# IoB Skaven - what is worth keeping?



## reubiedoo (Mar 21, 2009)

Planning on getting 2 IoB and putting most of it on eBay. Hopefully will recoup most of the cost and have 20LSg and a rulebook etc for the effort. Just wondered what might be worth keeping for future use?


----------



## bitsandkits (Mar 18, 2008)

pretty sure only you can answer that question


----------



## reubiedoo (Mar 21, 2009)

Lol, sorry yes I understand I wasn't very clear.

What units would be considered must haves for any Skaven army? I.e. If the IoB contained WoC, you would say definately keep the Warriors, the Forsaken are useable but I would lose them etc.


----------



## VeronaKid (Jan 7, 2010)

IT's all good.
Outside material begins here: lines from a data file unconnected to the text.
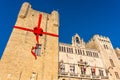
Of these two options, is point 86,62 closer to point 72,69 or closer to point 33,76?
point 72,69

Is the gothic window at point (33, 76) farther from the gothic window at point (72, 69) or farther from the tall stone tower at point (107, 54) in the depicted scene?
the tall stone tower at point (107, 54)

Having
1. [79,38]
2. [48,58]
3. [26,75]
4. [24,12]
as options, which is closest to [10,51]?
[26,75]

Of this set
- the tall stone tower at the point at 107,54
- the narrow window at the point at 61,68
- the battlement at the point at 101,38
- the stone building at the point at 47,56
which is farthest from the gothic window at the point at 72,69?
the battlement at the point at 101,38

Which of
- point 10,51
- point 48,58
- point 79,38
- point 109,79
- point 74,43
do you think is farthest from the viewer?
point 79,38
GW did a great job developing the starter box from the Skaven point of view. HE's, well, not as good. . .

Everything on the Skaven side: clanrats, rat ogres, weapons teams, characters, are all worthwhile, even when you stack up a couple of sets. I would personally auction off HE duplicates (especially the griffon, mage, and command models, since they are extremely distinct and not easily converted into other models) long before losing any Skaven models. And I'm a HE player.


----------



## reubiedoo (Mar 21, 2009)

Thanks for the advice VKid - have some rep!


----------



## Barnster (Feb 11, 2010)

Pretty much all the skaven are a must. The second warpfire I've converted to a warp grinder, (which i never intend to use!, I'm not a big warpfire fan and already have the metal one) , I also bits ordered 40 clanrat spears to give them all spears but thats personal preference. 

The command models are not distinctive either other than the 2 leaders and the drummer, so you can easily just have one as claw leader and 1 as a standard bearer, and make big units, a must for skaven, even if both units have a drummer

The trouble of selling dublicates is the markets a bit flooded atm, I'd wait a while to let it settle a bit


----------